The plots show that this is a simplified variant of Hampel’s estimator:

a <- 2.5
eps <- seq(-3, 3, length.out = 201)
psi <- function(eps) {
    ifelse(abs(eps) <= a,
           eps * (1 - (eps / a)^2)^2,
           0)
}
par(mfrow = c(1, 2),
    mai = c(0.7, 0.7, 0.1, 0.1),
    mgp = c(1.7, 0.5, 0))
plot(eps, psi(eps), type="l",
     xlab = expression(epsilon), ylab = expression(psi(epsilon)))
plot(eps, psi(eps) / eps, type="l", ylim = c(0, 1),
     xlab = expression(epsilon),
     ylab = expression(psi(epsilon)/epsilon))

Again, \(\rho\) is not convex and care is needed when computing the estimate \(\hat\beta\).

18.4 Breakdown Points of M-Estimators

In section 17 we introduced the breakdown point as a measure of robustness.

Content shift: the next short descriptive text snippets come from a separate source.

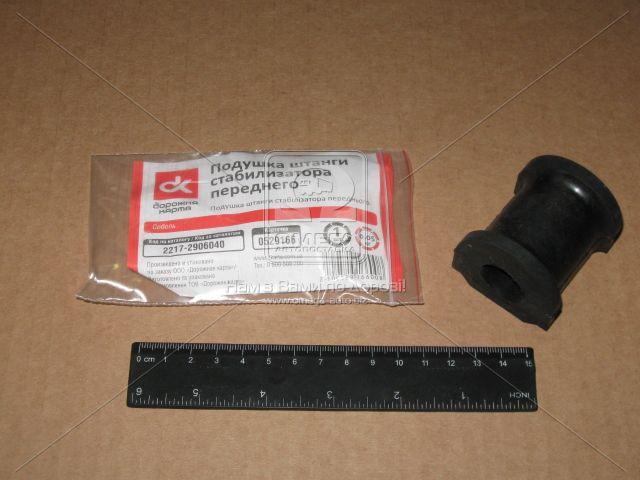 Втулка стабилизатора переднего ГАЗ 2217 (ЯзРТИ). 2217-2906040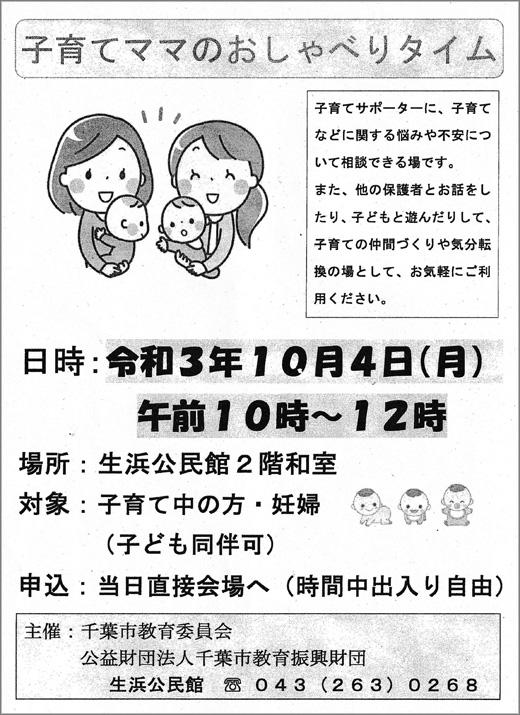 20210924_hamano_01.jpg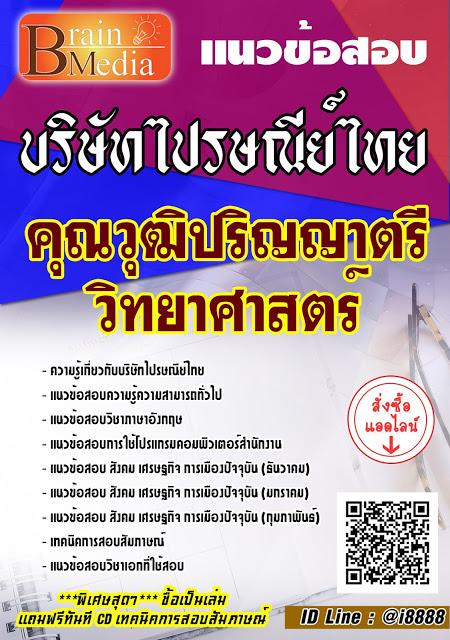 โหลดแนวข้อสอบ คุณวุฒิปริญญาตรีวิทยาศาสตร์ บริษัทไปรษณีย์ไทย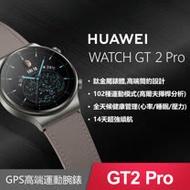 HUAWEI 華為 WATCH GT2 Pro 時尚款 灰棕色真皮錶带 (星雲灰)-【送原廠22.5W快充充電組+玻璃保護貼+螢幕清潔三件套】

We now consider how the choice of \(\psi\)-function affects the breakdown point of M-estimators.

For M-estimators with non-redescending \(\psi\)-functions (such as least squares, LAV, or Huber’s method), the \(\psi\)-function grows without bound as \(|\varepsilon| \to \infty\). This means that observations with arbitrarily large residuals still contribute to the objective function. Consequently, a single outlier with sufficiently large \(y\)-value can make \(\|\hat\beta\| \to \infty\). Thus, these methods have breakdown point \(\varepsilon_n(\hat\beta) = 1/n\).

Redescending M-estimators (such as Hampel’s or Tukey’s bisquare) assign zero weight to observations with large residuals. This provides additional robustness compared to non-redescending methods. However, the breakdown point is still \(1/n\) for M-estimators in general, because a single \(x\)-space outlier with high leverage can still cause breakdown. Methods with higher breakdown points are discussed in section 19.

Summary

We introduced the M-estimator as a robust method for estimating regression coefficients.
We discussed the iteratively re-weighted least squares method for computing M-estimates.
We discussed different choices for the objective function of an M-estimator.
We defined redescending \(\psi\)-functions and showed that M-estimators have breakdown point \(1/n\).